O que sabemos sobre a matéria já é suficiente para demonstrar que a hipótese contrária (de um mundo eterno, não criado) é a possibilidade mais verdadeira e, portanto, mais relevante ao pensar filosófico. Mas ainda estamos presos ao paradigma linear, arraigado à causalidade de modo histórico. Quem consegue se ver corrigindo Aristóteles? Ou os epistemólogos modernos com seu arsenal de argumentos logicamente perfeitos e exemplos estranhos acerca de qualquer teoria de conhecimento? Não é a toa que se tem paradoxos em muitas de suas avaliações, como a causação retroativa ou os conceitos de tempo como sucessão de fenômenos e não linear[1].

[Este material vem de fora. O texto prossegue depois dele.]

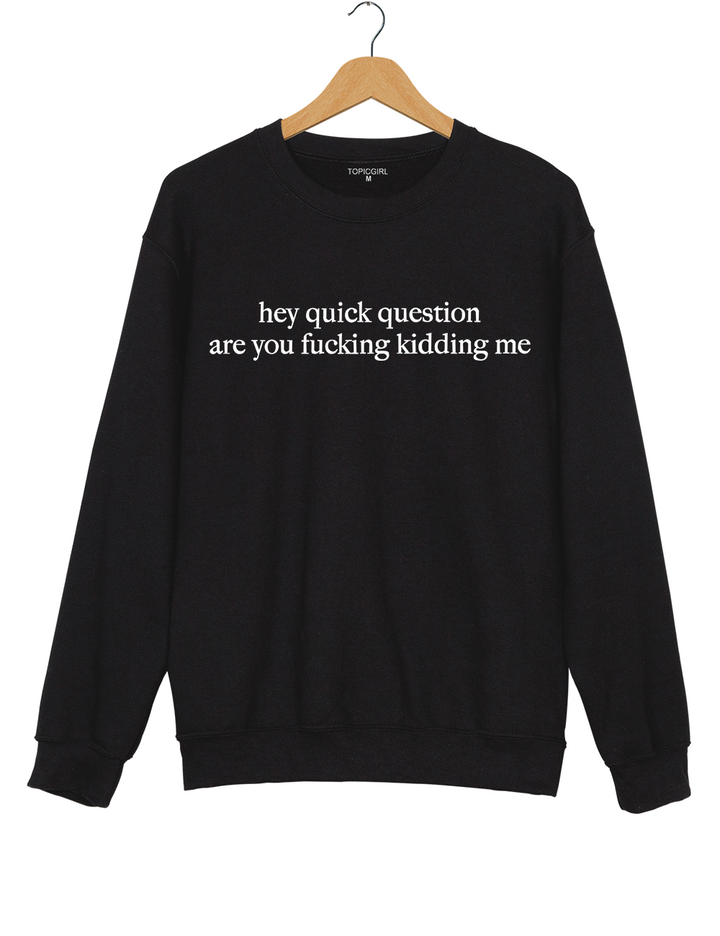 Hey Quick Question Are You Fucking Kidding Me Sweatshirt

            Contribuiu-se para essa persistente situação o pensar religioso, a ignorância científica e mesmo a acomodação dos filósofos ao pensar o conceito de causa e efeito. O que nos resta é avaliar o quanto as causas estão interligadas, o quanto as possibilidades geram fenômenos e como eles são complexos, sem perder o foco de que tudo isso não tem sentido ou finalidade, apenas é dessa forma. Nós, seres humanos, determinamos sentidos por pensar num sistema de causas e efeitos, não porque eles sejam verdadeiros no universo.


[1] GARRET, Brian: Metafísica: Conceitos-Chave em Filosofia, Porto Alegre, Artmed, 2008.